• Les Vénètes

    Les Vénètes formaient une des populations indo-européennes qui a migré à partir du XIIIe siècle avant JC. Leur langue est connue par quelques deux cents inscriptions.


    Dans les textes de l'antiquité, il est question de quatre peuples homonymes situés dans différentes partie du monde occidental:

    les Hénètes d'Asie Mineure,

    les Vénètes de l'Adriatique,

    les Vénètes d'Armorique

    et les Wendes d'Europe Centrale.


    Un certain nombre d'indices montrent qu'il s'agissait d'une même population ayant migré par voie terrestre ou maritime à partir de la mer Noire jusqu'aux plaines d'Europe Centrale dans le bassin de la Vistule, en Europe du Nord en Baltique, ainsi que jusqu'au fond de l'Adriatique (Venise) et en Armorique (Bretagne Sud).
    Ainsi, en particulier, il existe une maladie cardiaque rare, d'origine génétique autosomique, dont les zones de répartition et de forte prévalence recoupent fidèlement celles où les Vénètes de l'Antiquité étaient installés(1) , ce qui fait d'eux un possible vecteur de dissémination.

     

    Les Hénètes d'Anatolie

    Dans la légende homérique de l'Iliade, les Hénètes sont un peuple d'Anatolie alliés des Troyens et descendant des Paphlagoniens.

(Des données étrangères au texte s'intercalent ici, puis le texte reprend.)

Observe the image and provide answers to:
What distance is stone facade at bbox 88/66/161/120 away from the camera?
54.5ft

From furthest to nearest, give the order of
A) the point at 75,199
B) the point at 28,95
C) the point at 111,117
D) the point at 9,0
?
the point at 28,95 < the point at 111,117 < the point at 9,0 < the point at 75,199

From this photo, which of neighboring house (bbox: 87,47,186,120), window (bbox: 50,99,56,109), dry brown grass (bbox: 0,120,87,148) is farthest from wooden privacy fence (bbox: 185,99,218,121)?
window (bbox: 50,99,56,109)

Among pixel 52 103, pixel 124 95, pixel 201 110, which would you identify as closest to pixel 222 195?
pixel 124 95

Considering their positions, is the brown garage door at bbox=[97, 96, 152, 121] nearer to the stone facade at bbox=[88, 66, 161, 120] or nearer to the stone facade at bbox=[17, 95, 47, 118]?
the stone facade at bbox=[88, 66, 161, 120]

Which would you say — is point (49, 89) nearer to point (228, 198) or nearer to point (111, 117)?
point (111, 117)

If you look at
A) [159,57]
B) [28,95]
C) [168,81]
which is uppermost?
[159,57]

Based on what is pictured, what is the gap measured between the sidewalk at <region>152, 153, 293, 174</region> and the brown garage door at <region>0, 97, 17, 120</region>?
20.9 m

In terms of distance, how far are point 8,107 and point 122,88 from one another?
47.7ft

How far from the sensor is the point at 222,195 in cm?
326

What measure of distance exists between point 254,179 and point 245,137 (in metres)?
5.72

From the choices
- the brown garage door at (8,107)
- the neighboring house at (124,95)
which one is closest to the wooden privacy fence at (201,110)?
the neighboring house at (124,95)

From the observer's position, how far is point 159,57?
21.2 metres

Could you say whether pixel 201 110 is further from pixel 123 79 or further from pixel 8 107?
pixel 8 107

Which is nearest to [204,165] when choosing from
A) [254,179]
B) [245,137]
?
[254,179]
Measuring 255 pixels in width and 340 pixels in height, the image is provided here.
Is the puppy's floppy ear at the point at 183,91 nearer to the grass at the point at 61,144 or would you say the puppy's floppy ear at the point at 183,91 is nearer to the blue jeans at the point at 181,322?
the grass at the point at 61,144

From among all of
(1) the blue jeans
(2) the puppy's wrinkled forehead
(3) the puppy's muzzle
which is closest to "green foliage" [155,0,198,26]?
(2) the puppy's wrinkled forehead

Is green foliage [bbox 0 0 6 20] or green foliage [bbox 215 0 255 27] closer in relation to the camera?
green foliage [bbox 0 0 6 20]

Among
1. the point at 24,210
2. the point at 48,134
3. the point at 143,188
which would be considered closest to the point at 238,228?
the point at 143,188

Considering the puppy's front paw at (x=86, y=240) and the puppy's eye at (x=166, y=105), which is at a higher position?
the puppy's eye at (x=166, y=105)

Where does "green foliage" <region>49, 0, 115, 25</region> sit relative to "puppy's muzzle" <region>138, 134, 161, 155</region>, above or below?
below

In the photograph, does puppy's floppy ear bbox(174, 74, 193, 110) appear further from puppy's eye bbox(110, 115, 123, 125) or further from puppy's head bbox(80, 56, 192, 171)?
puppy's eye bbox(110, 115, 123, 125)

    Ceux-ci auraient occupés un territoire montagneux de la Chaine Pontique, la Paphlagonie, situé entre les villes turques actuelles de Zonguldak et Bafra, en bordure de la mer Noire, dès l'âge du cuivre.

    Les Vénètes


    Ils auraient été parmi les premiers à domestiquer les chevaux sauvages des steppes d’Asie Centrale, les hémiones dont parle Homère.


    Après le sac de Troie, ils sont épargnés par les Grecs, selon la légende, et auraient essaimé vers l’Ouest par voies terrestre et maritime.

     

    Les Wendes d'Europe centrale


    Les Hénètes auraient remonté depuis la mer Noire le cours du Danube et des autres fleuves d’Europe Centrale, dont la Vistule, sur les rives de laquelle ils se sont établis, à la recherche de nouvelles routes commerciales.


    Ils y auraient côtoyé les Celtes, et probablement pris comme eux le relais de la culture d’Unetice (-2300 à -1500 avJC) (dans l'actuelle Tchéquie)(2) dans la région des Monts de Bohème riches en minerais nécessaires à la fonte du bronze.
    Puis ils auraient fréquenté les peuples de la Baltique en jalonnant la route de l’ambre(3).

    Leurs descendants seraient les Wendes d’Europe Centrale, décrits par les peuples germaniques, leurs voisins occidentaux(4) .


    La découverte récente dans la plaine hongroise de sépultures comportant des inscriptions vénètes, ainsi que de fosses d’inhumation de chevaux, attestent l’implantation des Vénètes en Pannonie au Ve siècle avant notre ère, avant les Celtes dans cette région . (5)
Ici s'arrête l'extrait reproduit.